Según la abogada Beatriz García, de la organización de ayuda a la mujer
prostituida Vagalume, de Santiago de Compostela, son las organizaciones
de trata de personas quienes gestionan en la nación de origen los
papeles necesarios para entrar en España.
Uno de los problemas a los que se enfrenta la lucha contra la trata de
personas es que en la mayoría de los países de origen es relativamente
fácil para las redes obtener documentos falsificados, desde partidas de
nacimiento y pasaportes, hasta historiales bancarios y policiales, según
constató BBC Mundo con varios especialistas y víctimas.
"En una semana me hicieron un pasaporte falso", le dijo a BBC Mundo una
joven que se hace llamar Yumela y que era menor de edad cuando fue
trasladada bajo engaño desde Rumania hasta España.
Pese a esto, Beatriz García sostiene que el hecho de que se pida un
visado dificulta la trata, porque el proceso de gestión exige más tiempo
y dinero.
Desde que España exige visados de turismo a los ciudadanos colombianos y
dominicanos hay menos mujeres de estas nacionalidades en los ambientes
de prostitución, señala la abogada Beatriz García.

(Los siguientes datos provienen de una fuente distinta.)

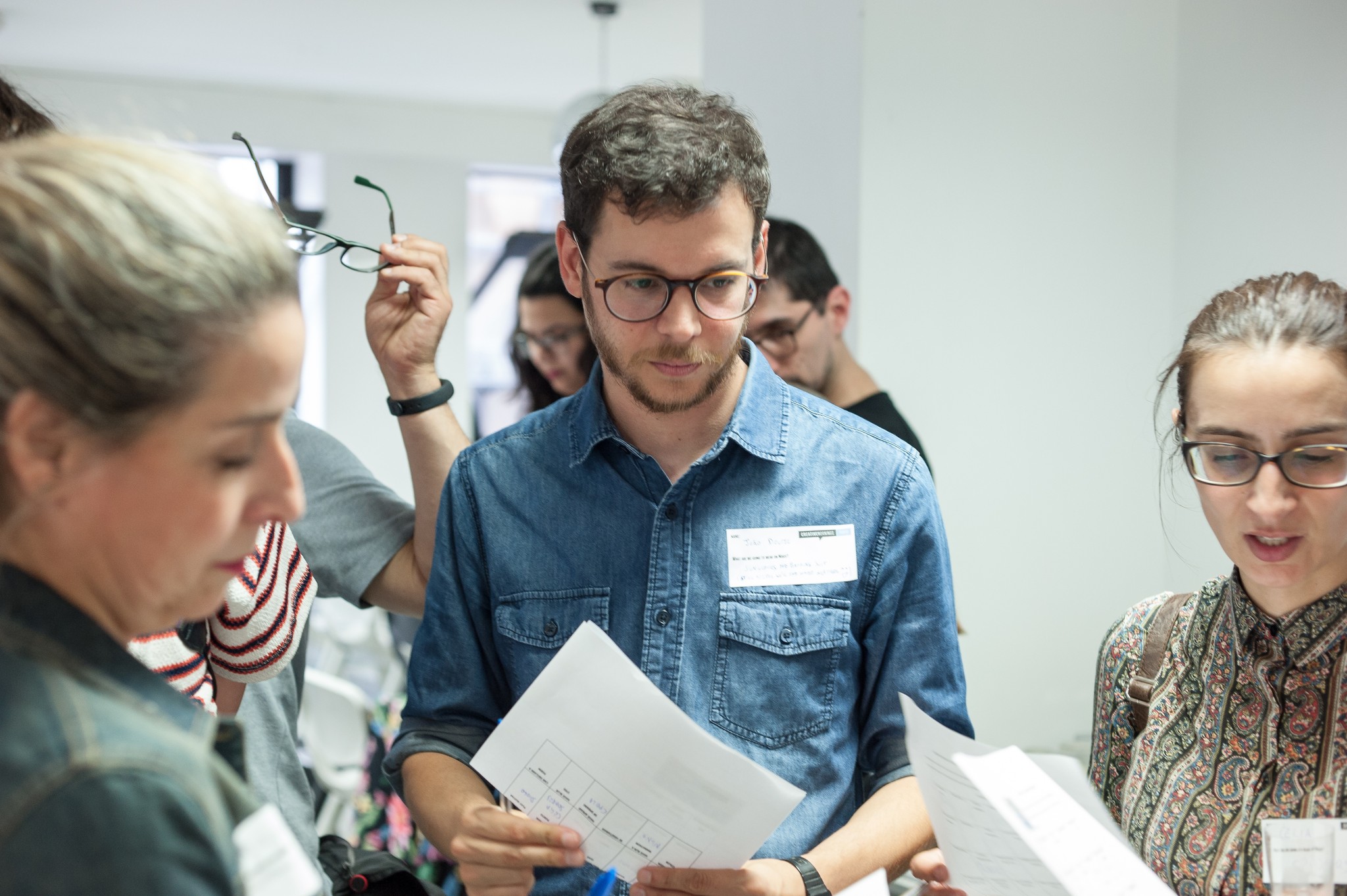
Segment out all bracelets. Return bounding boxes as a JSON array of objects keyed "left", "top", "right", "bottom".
[
  {"left": 387, "top": 377, "right": 454, "bottom": 417},
  {"left": 781, "top": 857, "right": 831, "bottom": 896}
]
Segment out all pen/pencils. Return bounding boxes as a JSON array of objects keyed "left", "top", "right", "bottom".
[
  {"left": 498, "top": 718, "right": 509, "bottom": 810},
  {"left": 592, "top": 866, "right": 619, "bottom": 896}
]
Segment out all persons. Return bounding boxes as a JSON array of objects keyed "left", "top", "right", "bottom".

Por el contrario, puntualiza, "en Galicia (en el noroeste de España) hay
una afluencia masiva de mujeres brasileñas, porque a ellas no se les
exige visado".
A finales de los años 90 llegó a la Península Ibérica un gran
contingente de mujeres latinoamericanas.
Sin embargo, según le dijo a BBC Mundo María José Barahona, especialista
en prostitución en España, los datos del 2006 revelan que el número
relativo de prostitución latina en el país ha disminuido en los últimos
años, "fundamentalmente porque ha aumentado la cantidad de mujeres que
llegan desde Europa del este", un flujo alimentado por la expansión de
la Unión Europea.
Este dato fue confirmado por Rocío Nieto, de la organización madrileña
APRAMP, que lleva dos décadas trabajando para frenar la prostitución.
"Ahora mismo prioritariamente tenemos a mujeres de Europa del este, que
son también las que denuncian más", le explicó a BBC Mundo.
"La mayoria de las mujeres latinoamericanas no vienen tan sumamente
vigiladas, ni controladas, ni en redes tan violentas como las mujeres de
Europa del este", explicó.
En efecto, según el inspector de la policía Francisco Morenas Fernández,
las redes de los países del este se caracterizan "por la excesiva
violencia y crueldad, siendo las redes rumanas las más importantes".